DATA RECORDS:
[Start of section]

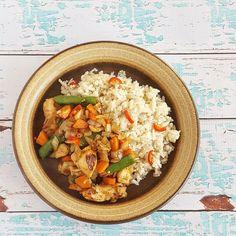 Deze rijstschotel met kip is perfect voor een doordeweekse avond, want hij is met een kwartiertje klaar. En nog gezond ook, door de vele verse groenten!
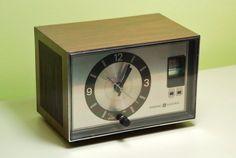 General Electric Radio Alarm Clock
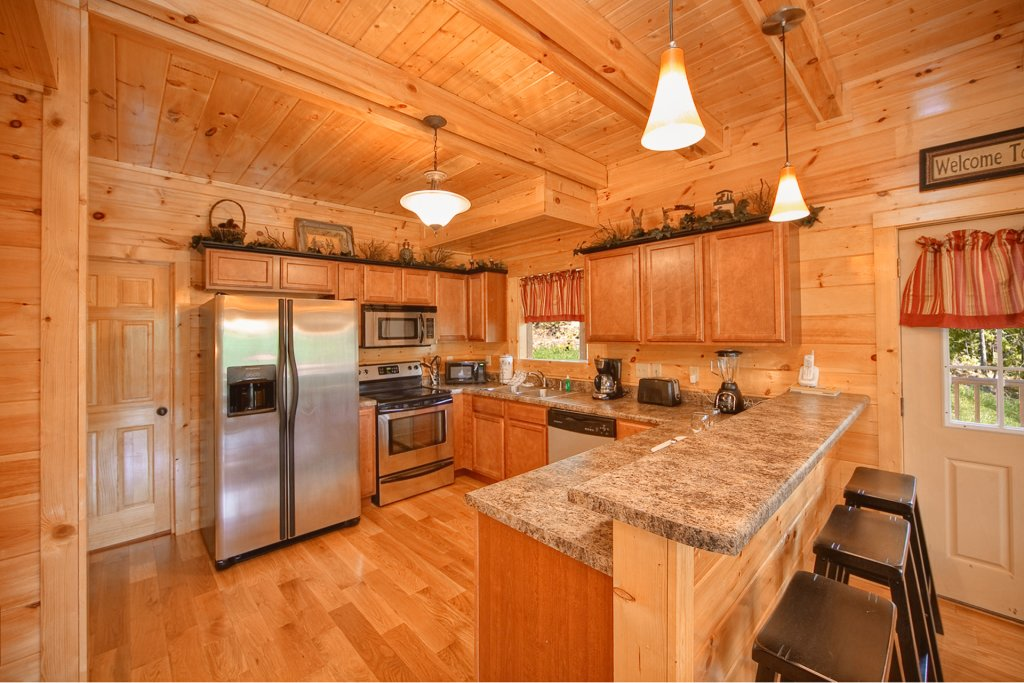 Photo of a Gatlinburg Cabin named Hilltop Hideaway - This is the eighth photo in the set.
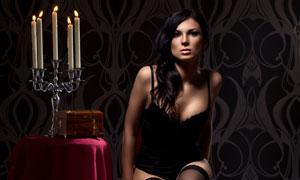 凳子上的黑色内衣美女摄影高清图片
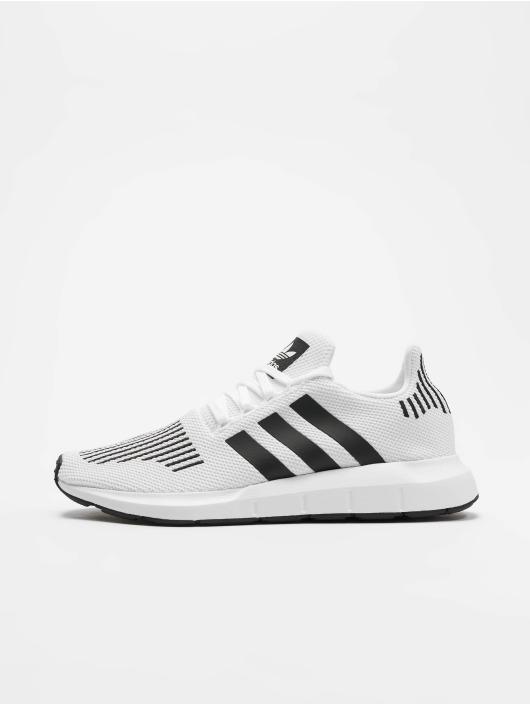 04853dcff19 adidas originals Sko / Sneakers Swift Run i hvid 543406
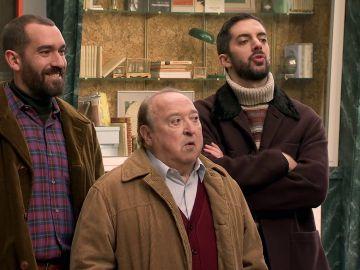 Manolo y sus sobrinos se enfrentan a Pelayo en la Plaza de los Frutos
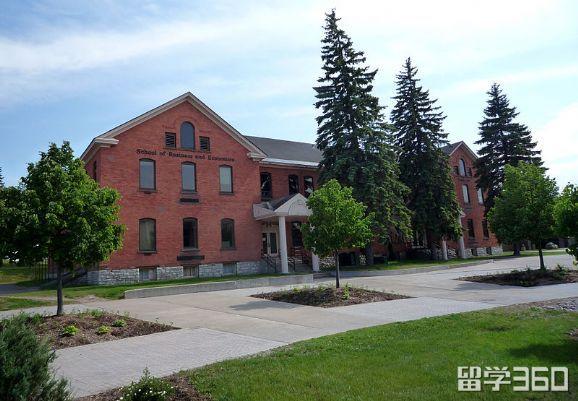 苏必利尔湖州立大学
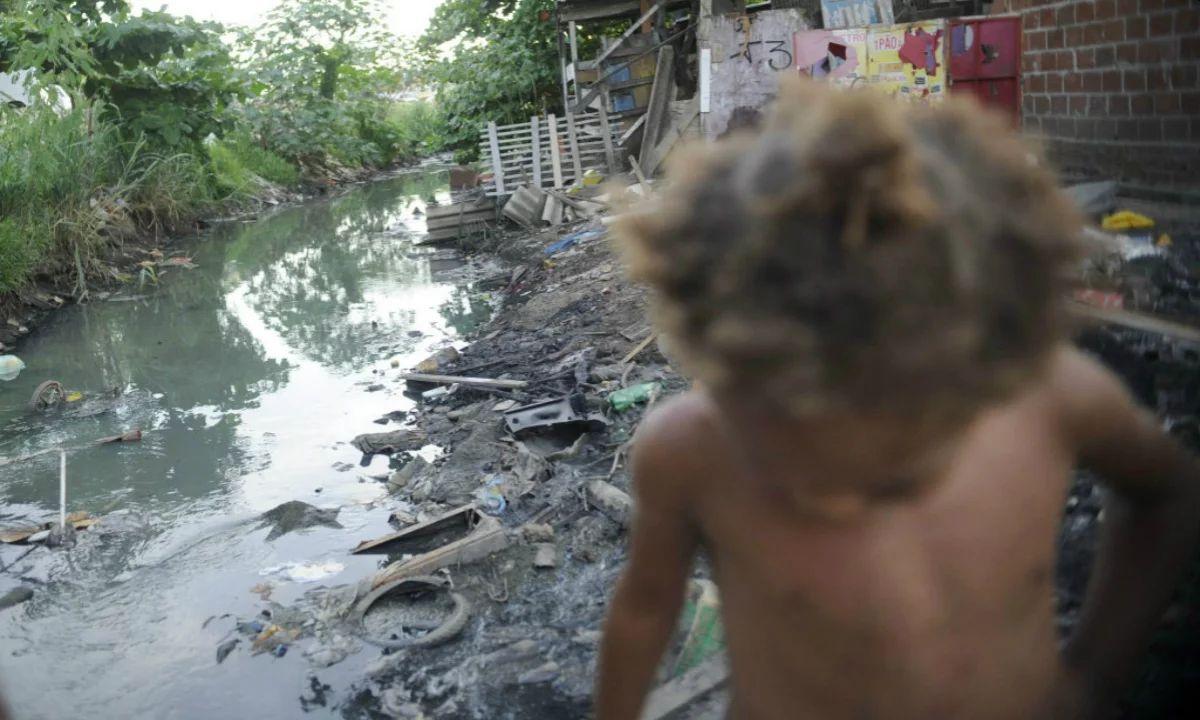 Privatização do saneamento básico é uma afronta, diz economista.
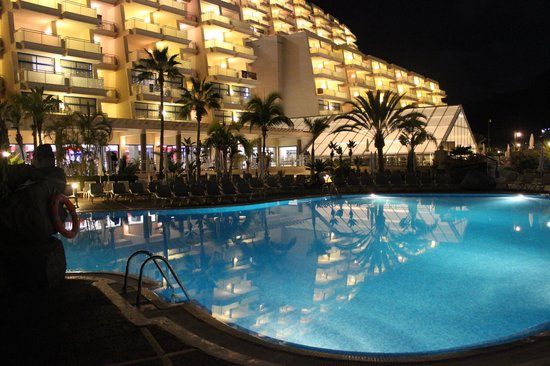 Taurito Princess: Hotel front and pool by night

[End of section]
[Start of section]

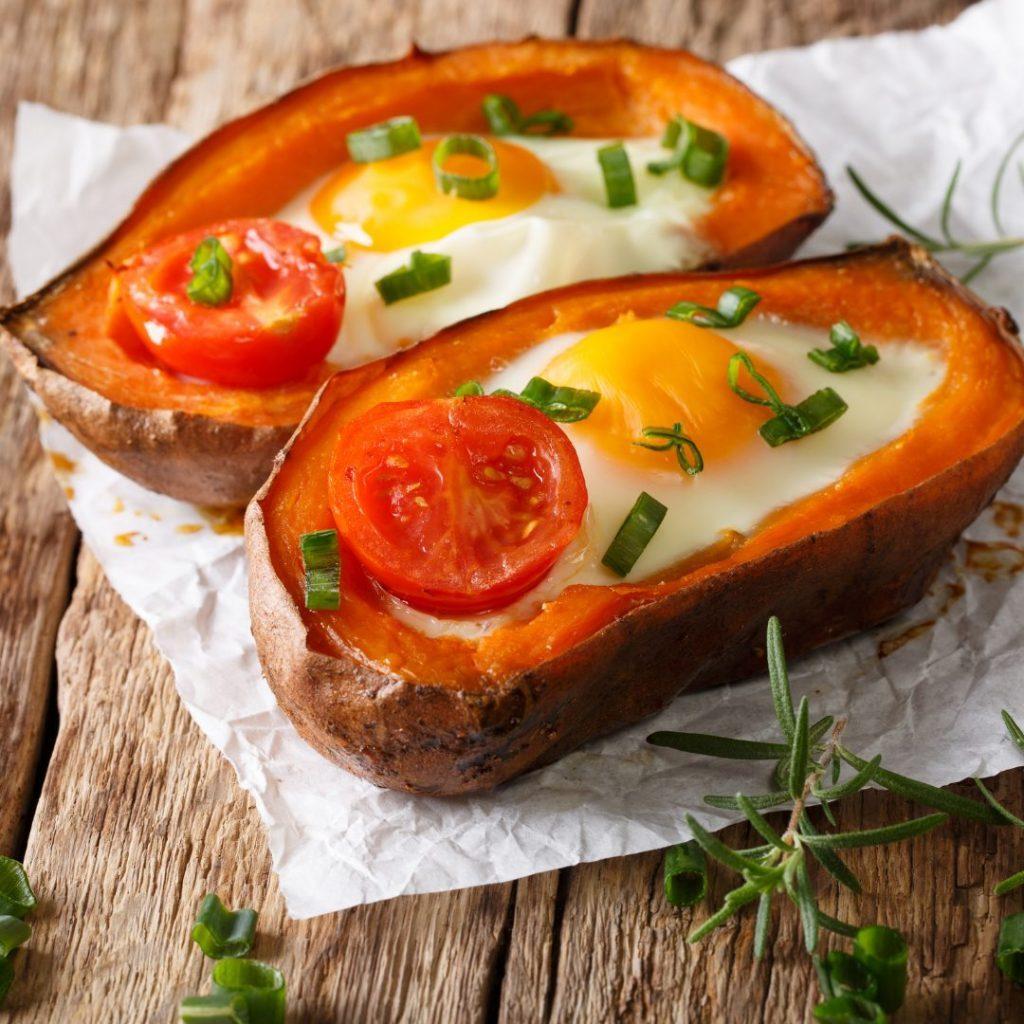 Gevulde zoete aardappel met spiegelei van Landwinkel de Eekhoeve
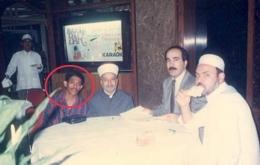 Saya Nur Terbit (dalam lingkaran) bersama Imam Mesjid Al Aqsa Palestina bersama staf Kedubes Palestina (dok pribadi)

[End of section]

EXERCISE REQUIREMENTS: Using the data above, copy exactly the lines from the one containing "Manolo y sus" to the one containing "Taurito Princess: Hotel", inclusive. Exclude the pictures.

TASK OUTPUT:
 Manolo y sus sobrinos se enfrentan a Pelayo en la Plaza de los Frutos
 苏必利尔湖州立大学
 Privatização do saneamento básico é uma afronta, diz economista.
 Taurito Princess: Hotel front and pool by night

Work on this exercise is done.